** begin Data to process **
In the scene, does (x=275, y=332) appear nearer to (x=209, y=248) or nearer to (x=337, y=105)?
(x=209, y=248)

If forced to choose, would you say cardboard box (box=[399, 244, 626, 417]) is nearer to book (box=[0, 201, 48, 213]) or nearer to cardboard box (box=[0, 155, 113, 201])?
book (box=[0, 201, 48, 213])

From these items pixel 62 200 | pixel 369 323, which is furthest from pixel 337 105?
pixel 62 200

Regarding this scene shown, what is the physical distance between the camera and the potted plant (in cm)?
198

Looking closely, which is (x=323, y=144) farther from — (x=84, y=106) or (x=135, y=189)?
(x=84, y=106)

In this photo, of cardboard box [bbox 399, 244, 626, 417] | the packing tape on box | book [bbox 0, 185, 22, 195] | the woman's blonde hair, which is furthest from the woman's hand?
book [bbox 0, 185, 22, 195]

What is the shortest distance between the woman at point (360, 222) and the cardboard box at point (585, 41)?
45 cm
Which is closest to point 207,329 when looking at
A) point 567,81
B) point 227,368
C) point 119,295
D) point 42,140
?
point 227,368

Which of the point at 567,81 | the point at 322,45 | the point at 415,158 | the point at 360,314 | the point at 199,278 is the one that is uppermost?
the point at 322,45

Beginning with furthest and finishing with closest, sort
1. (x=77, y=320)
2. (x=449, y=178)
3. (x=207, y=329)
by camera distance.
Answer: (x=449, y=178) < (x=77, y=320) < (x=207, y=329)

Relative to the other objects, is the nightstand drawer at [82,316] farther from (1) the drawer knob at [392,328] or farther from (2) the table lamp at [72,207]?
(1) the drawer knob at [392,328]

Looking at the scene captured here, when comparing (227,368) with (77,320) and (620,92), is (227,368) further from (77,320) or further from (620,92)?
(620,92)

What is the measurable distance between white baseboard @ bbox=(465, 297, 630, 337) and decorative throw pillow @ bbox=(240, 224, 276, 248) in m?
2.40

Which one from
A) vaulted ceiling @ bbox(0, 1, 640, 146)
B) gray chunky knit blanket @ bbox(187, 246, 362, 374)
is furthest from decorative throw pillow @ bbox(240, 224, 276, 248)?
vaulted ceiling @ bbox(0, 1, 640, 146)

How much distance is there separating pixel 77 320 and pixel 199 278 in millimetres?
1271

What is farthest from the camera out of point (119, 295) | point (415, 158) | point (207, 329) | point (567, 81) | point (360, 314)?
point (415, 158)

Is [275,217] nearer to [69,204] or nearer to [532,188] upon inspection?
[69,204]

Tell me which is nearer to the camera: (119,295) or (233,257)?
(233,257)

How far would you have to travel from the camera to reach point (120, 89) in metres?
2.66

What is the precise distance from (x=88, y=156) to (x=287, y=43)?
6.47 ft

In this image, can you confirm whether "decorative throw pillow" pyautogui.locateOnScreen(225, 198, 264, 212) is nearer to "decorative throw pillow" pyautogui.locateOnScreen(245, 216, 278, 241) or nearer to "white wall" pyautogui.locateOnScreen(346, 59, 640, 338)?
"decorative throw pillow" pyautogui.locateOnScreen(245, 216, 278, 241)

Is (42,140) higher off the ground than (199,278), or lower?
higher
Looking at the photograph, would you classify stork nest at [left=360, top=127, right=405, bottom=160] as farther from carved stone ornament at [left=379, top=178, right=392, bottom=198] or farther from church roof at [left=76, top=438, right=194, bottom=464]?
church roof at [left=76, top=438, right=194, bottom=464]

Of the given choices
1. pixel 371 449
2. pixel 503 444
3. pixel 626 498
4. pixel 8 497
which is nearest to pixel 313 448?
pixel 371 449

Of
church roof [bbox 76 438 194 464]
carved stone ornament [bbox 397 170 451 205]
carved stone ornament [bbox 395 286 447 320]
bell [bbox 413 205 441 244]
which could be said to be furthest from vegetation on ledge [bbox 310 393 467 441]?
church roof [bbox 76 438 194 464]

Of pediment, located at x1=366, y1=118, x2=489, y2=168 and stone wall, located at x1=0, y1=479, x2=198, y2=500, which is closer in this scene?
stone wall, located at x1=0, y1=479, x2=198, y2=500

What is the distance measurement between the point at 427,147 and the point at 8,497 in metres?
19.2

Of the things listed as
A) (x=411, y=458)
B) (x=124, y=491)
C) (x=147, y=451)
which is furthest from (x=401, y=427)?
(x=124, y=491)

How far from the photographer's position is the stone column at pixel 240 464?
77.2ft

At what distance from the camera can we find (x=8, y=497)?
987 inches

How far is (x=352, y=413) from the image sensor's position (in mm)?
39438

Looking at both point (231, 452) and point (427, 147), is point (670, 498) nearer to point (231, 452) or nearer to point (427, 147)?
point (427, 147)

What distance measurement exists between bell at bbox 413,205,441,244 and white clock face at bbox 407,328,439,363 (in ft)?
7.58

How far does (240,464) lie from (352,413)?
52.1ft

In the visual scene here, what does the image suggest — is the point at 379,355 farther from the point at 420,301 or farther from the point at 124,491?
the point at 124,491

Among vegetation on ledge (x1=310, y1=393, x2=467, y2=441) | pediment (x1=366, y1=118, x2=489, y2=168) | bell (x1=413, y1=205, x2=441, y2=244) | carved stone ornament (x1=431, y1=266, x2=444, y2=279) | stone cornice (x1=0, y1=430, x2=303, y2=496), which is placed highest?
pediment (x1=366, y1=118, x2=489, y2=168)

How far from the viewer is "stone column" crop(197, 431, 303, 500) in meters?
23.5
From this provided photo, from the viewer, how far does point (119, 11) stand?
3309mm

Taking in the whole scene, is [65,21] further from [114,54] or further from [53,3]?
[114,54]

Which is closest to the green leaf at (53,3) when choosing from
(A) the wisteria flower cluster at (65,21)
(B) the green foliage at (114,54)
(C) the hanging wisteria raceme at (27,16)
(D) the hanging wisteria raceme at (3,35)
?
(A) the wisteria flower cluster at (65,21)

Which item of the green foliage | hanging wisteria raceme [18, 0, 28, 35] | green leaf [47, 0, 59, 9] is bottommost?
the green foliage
** end Data to process **
### Aim
Lay out the stretch from the line containing "Taking in the" through the end of the rows as a numbered list, leaving out blank lines.

### Written solution
1. Taking in the whole scene, is [65,21] further from [114,54] or further from [53,3]?
2. [114,54]
3. Which is closest to the green leaf at (53,3) when choosing from
4. (A) the wisteria flower cluster at (65,21)
5. (B) the green foliage at (114,54)
6. (C) the hanging wisteria raceme at (27,16)
7. (D) the hanging wisteria raceme at (3,35)
8. ?
9. (A) the wisteria flower cluster at (65,21)
10. Which item of the green foliage | hanging wisteria raceme [18, 0, 28, 35] | green leaf [47, 0, 59, 9] is bottommost?
11. the green foliage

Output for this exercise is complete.